§ WHAT NEEDS TO BE DONE
Can you write out the material again from the line with "Do you observe" to the line with "434 centimetres", both included and nothing else, keeping the requests unchanged but scaling every coordinate and distance in the answers by 0.65, with each result rounded to the same number of decimal places as the original and halves rounded up?

## Start

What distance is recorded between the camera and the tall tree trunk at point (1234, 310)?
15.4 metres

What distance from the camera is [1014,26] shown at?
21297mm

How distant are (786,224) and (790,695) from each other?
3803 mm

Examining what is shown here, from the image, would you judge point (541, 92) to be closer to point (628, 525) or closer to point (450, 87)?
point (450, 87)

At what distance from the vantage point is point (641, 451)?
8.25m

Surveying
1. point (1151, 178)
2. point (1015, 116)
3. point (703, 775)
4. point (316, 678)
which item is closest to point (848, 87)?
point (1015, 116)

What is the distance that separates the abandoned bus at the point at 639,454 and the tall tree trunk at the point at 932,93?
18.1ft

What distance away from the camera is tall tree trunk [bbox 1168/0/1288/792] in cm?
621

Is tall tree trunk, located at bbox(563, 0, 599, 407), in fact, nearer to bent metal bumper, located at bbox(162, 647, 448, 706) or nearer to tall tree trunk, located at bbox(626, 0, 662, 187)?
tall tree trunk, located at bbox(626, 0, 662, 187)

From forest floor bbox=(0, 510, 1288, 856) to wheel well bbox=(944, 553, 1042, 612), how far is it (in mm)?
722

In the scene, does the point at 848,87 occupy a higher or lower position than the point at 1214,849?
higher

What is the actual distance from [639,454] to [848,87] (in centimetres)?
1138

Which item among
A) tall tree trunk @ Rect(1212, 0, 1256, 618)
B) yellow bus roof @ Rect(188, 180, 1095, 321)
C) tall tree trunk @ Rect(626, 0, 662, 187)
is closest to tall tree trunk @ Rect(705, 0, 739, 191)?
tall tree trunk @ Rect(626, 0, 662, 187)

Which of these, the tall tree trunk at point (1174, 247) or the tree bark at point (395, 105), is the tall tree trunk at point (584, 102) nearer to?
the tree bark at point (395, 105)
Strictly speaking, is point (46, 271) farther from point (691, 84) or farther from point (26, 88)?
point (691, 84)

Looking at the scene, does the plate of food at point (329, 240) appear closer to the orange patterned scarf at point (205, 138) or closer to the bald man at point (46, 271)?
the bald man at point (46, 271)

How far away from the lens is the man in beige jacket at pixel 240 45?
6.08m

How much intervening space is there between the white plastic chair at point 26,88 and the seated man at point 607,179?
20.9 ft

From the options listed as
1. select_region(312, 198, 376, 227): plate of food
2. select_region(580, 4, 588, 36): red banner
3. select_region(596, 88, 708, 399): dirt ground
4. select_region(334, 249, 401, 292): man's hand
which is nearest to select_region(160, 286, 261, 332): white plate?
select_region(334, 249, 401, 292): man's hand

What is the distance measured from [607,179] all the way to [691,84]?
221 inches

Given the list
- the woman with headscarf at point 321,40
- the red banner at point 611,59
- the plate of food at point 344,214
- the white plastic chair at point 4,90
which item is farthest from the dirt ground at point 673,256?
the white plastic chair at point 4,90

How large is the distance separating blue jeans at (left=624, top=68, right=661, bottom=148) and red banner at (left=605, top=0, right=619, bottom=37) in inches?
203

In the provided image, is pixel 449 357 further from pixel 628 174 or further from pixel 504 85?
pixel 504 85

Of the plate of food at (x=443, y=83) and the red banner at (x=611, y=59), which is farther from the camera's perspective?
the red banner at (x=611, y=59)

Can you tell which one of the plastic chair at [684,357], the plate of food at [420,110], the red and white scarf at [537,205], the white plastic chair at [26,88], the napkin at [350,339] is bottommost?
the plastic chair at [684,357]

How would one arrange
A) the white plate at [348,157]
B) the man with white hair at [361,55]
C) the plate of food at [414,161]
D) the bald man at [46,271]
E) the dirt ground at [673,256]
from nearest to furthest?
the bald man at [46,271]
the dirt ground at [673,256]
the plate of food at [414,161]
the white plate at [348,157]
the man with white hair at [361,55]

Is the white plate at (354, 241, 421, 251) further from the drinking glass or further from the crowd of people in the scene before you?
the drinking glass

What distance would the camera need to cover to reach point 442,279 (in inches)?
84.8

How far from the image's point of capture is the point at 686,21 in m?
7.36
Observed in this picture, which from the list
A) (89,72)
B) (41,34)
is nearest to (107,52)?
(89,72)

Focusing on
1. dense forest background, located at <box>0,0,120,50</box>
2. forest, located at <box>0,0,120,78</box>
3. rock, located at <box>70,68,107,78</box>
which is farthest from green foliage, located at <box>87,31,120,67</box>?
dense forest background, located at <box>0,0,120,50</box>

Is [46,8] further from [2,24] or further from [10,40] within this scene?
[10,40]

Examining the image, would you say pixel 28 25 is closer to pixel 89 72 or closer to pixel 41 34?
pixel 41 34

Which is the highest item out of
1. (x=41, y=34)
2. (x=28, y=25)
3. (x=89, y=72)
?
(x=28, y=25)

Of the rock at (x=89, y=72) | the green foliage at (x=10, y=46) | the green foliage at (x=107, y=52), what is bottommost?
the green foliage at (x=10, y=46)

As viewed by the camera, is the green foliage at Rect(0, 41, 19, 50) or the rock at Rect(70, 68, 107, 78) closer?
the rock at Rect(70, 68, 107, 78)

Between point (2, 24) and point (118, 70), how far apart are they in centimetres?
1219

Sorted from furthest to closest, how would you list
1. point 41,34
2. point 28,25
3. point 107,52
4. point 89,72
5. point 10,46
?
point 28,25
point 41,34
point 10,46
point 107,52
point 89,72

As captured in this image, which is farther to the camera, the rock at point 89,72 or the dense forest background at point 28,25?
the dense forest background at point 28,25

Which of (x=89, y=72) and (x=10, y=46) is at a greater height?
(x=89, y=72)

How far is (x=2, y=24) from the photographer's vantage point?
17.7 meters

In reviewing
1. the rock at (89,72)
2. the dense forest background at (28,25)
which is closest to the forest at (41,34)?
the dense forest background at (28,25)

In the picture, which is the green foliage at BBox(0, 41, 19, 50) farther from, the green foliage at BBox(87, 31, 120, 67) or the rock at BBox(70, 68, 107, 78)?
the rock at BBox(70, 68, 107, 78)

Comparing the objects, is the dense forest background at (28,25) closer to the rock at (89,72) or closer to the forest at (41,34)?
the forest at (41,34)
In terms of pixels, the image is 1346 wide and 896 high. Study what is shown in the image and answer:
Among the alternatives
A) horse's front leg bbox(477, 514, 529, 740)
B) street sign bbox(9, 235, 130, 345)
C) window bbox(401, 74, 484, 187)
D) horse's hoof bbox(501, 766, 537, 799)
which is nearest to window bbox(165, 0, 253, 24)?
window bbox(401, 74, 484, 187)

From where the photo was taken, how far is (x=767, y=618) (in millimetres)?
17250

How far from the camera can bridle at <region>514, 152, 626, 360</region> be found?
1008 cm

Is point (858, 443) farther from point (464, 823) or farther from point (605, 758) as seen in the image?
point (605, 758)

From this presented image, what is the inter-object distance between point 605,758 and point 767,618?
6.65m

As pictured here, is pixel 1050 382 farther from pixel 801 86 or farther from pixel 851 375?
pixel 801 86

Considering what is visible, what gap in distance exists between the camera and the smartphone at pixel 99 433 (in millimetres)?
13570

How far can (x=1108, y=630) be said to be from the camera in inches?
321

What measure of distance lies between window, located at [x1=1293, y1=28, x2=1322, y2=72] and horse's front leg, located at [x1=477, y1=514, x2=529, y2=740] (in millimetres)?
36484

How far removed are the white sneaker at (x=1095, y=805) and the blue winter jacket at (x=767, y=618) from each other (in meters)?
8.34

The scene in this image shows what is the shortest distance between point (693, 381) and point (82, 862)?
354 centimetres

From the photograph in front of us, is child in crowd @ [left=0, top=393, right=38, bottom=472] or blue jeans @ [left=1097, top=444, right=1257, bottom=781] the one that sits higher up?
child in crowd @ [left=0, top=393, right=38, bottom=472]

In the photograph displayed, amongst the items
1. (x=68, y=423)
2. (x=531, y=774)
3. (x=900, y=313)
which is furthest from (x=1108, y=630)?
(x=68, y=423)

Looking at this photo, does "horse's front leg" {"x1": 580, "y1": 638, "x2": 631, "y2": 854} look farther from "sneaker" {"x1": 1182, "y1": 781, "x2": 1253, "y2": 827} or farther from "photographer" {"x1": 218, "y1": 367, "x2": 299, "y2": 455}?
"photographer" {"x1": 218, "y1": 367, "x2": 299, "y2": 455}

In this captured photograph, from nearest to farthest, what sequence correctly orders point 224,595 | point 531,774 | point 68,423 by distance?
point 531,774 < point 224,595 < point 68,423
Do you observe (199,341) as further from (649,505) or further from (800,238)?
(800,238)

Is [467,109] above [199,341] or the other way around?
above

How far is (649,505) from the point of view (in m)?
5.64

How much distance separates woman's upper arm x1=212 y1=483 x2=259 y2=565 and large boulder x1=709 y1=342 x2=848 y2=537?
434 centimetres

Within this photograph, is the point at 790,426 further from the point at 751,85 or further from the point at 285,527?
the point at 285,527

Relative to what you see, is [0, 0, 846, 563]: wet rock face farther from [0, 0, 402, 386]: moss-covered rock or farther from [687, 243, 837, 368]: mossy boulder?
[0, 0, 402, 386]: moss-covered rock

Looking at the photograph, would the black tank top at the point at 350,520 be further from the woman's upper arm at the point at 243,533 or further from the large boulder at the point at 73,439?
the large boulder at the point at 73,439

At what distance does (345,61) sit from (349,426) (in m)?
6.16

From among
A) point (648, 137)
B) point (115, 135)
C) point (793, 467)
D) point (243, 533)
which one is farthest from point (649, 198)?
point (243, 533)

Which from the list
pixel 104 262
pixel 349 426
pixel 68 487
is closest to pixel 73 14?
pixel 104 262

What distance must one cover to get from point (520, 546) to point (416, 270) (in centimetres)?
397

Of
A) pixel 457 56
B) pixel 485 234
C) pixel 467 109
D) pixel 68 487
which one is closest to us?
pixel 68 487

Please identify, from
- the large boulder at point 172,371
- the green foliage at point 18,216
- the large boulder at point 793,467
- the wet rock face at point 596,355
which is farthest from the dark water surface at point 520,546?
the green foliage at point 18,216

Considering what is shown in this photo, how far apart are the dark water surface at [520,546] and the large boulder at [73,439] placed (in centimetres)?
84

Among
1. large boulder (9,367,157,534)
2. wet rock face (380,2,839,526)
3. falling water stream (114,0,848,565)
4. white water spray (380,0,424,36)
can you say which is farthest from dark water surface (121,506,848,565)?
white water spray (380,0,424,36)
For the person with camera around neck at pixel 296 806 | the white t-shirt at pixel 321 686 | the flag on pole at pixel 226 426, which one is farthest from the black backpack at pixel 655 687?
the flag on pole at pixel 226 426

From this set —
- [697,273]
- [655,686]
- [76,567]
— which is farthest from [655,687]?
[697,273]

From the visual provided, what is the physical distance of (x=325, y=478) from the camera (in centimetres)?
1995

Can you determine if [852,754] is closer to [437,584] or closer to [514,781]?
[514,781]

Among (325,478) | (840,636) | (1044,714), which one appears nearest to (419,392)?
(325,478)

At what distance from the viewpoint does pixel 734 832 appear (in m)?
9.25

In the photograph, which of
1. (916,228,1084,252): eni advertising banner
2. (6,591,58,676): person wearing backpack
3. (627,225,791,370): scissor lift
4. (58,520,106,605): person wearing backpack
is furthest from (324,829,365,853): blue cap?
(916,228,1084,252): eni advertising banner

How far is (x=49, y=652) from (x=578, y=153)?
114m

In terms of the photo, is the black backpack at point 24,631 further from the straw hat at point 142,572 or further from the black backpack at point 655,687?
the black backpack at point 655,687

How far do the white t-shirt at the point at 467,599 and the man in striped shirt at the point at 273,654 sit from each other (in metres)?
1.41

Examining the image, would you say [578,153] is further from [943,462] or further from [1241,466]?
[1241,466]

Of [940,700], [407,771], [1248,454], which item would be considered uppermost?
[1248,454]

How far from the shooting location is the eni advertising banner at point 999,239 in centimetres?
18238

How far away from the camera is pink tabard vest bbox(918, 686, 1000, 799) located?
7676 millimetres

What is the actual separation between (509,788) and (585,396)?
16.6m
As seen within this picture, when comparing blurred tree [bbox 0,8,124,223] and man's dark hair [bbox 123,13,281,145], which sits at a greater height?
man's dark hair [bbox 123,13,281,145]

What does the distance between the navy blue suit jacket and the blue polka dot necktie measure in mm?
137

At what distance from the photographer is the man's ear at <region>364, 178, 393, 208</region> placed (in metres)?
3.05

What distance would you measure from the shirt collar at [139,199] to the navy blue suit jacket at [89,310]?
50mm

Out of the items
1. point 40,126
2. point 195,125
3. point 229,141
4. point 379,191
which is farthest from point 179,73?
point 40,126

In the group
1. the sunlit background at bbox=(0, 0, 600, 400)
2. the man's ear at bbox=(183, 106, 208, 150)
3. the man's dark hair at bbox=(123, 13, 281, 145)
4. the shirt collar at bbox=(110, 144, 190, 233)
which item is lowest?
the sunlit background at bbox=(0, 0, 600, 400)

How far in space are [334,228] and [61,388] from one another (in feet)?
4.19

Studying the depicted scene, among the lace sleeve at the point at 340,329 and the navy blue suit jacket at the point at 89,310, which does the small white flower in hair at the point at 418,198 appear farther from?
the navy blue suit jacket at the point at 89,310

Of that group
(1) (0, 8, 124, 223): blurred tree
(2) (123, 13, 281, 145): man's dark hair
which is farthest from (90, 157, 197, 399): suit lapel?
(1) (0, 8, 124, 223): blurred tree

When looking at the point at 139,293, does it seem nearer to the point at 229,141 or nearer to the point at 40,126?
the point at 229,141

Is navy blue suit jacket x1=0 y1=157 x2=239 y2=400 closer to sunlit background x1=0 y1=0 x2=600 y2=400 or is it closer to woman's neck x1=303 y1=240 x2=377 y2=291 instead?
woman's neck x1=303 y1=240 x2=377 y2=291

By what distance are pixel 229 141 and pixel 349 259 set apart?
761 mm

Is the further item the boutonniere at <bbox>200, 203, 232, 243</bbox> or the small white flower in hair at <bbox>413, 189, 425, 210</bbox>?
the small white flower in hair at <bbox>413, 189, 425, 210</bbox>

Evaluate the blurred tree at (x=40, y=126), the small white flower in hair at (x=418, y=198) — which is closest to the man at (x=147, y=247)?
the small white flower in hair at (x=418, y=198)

## End

§ EXERCISE SOLUTION
Do you observe (199,341) as further from (649,505) or further from (800,238)?
(520,155)

Is [467,109] above [199,341] or the other way around?
above

How far is (649,505) from the point of view (in m)?
3.67

How much distance separates woman's upper arm x1=212 y1=483 x2=259 y2=565 and large boulder x1=709 y1=342 x2=848 y2=537?
282 centimetres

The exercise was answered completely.